**GOALS**
(a) In the Lesson 6 notes, what does the part that opens with the words containing "Lesson 6 - Regularization;" and closes with "couple of weeks." say? Write it out word for word.
(b) According to the Lesson 6 notes, how many drug stores does the Rossmann data set cover?
(c) Could you carry on the Lesson 6 notes on regularization and tabular learning, picking up right after their final sentence?

**DOCUMENT EXTRACT**

━━━━

Lesson 6 - Regularization; Convolutions; Data ethics

Platform.ai

Focus is on batch labeling dozens maybe hundreds of examples at a time and learning from every aspect of the human interaction (not just the explicit label). Platform.ai will leverage transfer learning using an Imagenet trained network and various dimensionality reduction techniques and uses ImageNet . It's a bit like clustering, human labels a few and machine learning then helps.

Regularization for Tabular Learner

The rossmann data set is they've got 3,000 drug stores in Europe and you're trying to predict how many products they're going to sell in the next couple of weeks.

It's a time-series. Predicting a future dataset.

Another interesting thing about it is the evaluation metric they provided is the root mean squared percent error.

add_datepart(train, "Date", drop=False)
add_datepart(test, "Date", drop=False)

For something like taking a date like this (2015-07-31 00:00:00) and figuring out that the fifteenth of the month is something when interesting things happen.

The key thing here is that we're trying to on a particular date for a particular store ID, we want to predict the number of sales. Sales is the dependent variable.

Preprocesses

Transforms are bits of code that run every time something is grabbed from a data set so it's really good for data augmentation.

Preprocesses are like transforms, but they're a little bit different which is that they run once before you do any training. Really importantly, they run once on the training set and then any kind of state or metadata that's created is then shared with the validation and test set.

━━━━

**Stored entries**
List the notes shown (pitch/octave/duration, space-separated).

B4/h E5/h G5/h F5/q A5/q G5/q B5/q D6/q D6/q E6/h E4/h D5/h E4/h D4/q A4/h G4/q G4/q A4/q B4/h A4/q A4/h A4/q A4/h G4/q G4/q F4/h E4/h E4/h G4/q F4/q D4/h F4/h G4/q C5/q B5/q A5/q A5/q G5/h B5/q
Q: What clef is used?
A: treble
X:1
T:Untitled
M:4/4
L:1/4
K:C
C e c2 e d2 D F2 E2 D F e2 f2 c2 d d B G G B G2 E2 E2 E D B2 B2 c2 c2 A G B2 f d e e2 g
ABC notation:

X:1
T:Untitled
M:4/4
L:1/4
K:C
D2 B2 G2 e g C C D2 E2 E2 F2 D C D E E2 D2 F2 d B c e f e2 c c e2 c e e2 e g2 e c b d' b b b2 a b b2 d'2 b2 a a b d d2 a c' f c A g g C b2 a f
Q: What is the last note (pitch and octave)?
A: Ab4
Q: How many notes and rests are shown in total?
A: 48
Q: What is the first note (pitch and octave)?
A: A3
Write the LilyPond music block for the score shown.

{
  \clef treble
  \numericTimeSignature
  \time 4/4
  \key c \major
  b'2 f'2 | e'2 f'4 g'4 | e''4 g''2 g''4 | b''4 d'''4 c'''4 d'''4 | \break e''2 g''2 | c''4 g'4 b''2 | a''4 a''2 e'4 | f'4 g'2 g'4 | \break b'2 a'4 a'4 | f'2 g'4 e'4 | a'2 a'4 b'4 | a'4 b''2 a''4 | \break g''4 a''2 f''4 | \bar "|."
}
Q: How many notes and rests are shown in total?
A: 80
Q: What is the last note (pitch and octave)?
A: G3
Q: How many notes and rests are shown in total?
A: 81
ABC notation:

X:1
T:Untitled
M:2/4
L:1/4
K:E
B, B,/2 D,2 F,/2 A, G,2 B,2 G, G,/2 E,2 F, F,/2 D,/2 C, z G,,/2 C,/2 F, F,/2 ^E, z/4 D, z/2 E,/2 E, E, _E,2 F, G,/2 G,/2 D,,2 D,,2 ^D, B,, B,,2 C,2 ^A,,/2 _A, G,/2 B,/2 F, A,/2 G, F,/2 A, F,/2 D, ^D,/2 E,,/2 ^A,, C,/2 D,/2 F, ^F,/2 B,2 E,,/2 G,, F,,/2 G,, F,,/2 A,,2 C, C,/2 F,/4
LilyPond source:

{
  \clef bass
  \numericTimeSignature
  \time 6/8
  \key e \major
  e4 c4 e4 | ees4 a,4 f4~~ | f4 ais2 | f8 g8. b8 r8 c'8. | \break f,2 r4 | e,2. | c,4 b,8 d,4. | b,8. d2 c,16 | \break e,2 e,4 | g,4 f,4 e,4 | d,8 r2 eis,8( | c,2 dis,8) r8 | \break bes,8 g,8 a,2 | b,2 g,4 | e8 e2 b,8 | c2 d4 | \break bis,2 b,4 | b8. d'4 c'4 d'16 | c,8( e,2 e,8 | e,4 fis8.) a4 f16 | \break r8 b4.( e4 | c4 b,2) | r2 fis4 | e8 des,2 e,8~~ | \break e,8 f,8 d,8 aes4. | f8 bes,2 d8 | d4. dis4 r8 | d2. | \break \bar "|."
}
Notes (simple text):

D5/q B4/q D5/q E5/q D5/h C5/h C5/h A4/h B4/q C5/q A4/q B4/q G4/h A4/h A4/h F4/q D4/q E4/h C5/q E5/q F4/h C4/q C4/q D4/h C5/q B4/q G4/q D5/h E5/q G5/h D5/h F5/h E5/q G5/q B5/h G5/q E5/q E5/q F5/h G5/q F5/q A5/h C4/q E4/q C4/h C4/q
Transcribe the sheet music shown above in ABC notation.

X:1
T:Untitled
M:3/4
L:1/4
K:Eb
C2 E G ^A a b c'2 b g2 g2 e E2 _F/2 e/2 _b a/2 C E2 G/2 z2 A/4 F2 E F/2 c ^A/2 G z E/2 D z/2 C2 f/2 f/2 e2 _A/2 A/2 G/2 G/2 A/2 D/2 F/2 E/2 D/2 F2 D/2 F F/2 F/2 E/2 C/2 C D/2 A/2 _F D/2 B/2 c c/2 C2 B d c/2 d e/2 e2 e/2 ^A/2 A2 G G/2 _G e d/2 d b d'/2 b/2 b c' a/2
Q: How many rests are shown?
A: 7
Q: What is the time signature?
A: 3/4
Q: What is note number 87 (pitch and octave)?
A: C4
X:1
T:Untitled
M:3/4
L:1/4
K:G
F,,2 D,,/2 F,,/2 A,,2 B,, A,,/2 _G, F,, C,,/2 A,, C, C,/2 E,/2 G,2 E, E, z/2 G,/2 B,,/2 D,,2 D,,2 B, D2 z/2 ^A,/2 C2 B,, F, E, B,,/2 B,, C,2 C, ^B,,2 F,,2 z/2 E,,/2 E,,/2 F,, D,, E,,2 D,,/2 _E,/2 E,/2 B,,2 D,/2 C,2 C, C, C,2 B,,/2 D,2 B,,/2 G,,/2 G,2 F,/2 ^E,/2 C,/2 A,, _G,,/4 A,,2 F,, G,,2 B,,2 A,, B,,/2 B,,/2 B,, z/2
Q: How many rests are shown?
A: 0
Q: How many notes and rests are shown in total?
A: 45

━━━━

**RESULTS BY TASK**
(a)
Lesson 6 - Regularization; Convolutions; Data ethics

Platform.ai

Focus is on batch labeling dozens maybe hundreds of examples at a time and learning from every aspect of the human interaction (not just the explicit label). Platform.ai will leverage transfer learning using an Imagenet trained network and various dimensionality reduction techniques and uses ImageNet . It's a bit like clustering, human labels a few and machine learning then helps.

Regularization for Tabular Learner

The rossmann data set is they've got 3,000 drug stores in Europe and you're trying to predict how many products they're going to sell in the next couple of weeks.

(b) 3,000 drug stores in Europe.

(c)
Let me give you an example. When we've been doing image recognition and we've had a set of classes to all the different pet breeds and they've been turned into numbers. The thing that's actually doing that for us is a preprocessor that's being created in the background. That makes sure that the classes for the training set are the same as the classes for the validation and the classes of the test set.

We create a little small subset of a data for playing with:

idx = np.random.permutation(range(n))[:2000]
idx.sort()
small_train_df = train_df.iloc[idx[:1000]]
small_test_df = train_df.iloc[idx[1000:]]
small_cont_vars = ['CompetitionDistance', 'Mean_Humidity']
small_cat_vars =  ['Store', 'DayOfWeek', 'PromoInterval']
small_train_df = small_train_df[small_cat_vars + small_cont_vars + ['Sales']]
small_test_df = small_test_df[small_cat_vars + small_cont_vars + ['Sales']]

Normalise/standardise - subtract the mean and divide by the std dev.

You've actually got to think carefully about which things should be categorical variables. On the whole, if in doubt and there are not too many levels in your category (that's called the cardinality), if your cardinality is not too high, I would put it as a categorical variable. E.g. Day of the week/month

Float = regression Int = classification So label class (label_cls=FloatList). So when we label it, we have to tell it that the class of the labels we want is a list of floats, not a list of categories (which would otherwise be the default). So this is the thing that's going to automatically turn this into a regression problem for us.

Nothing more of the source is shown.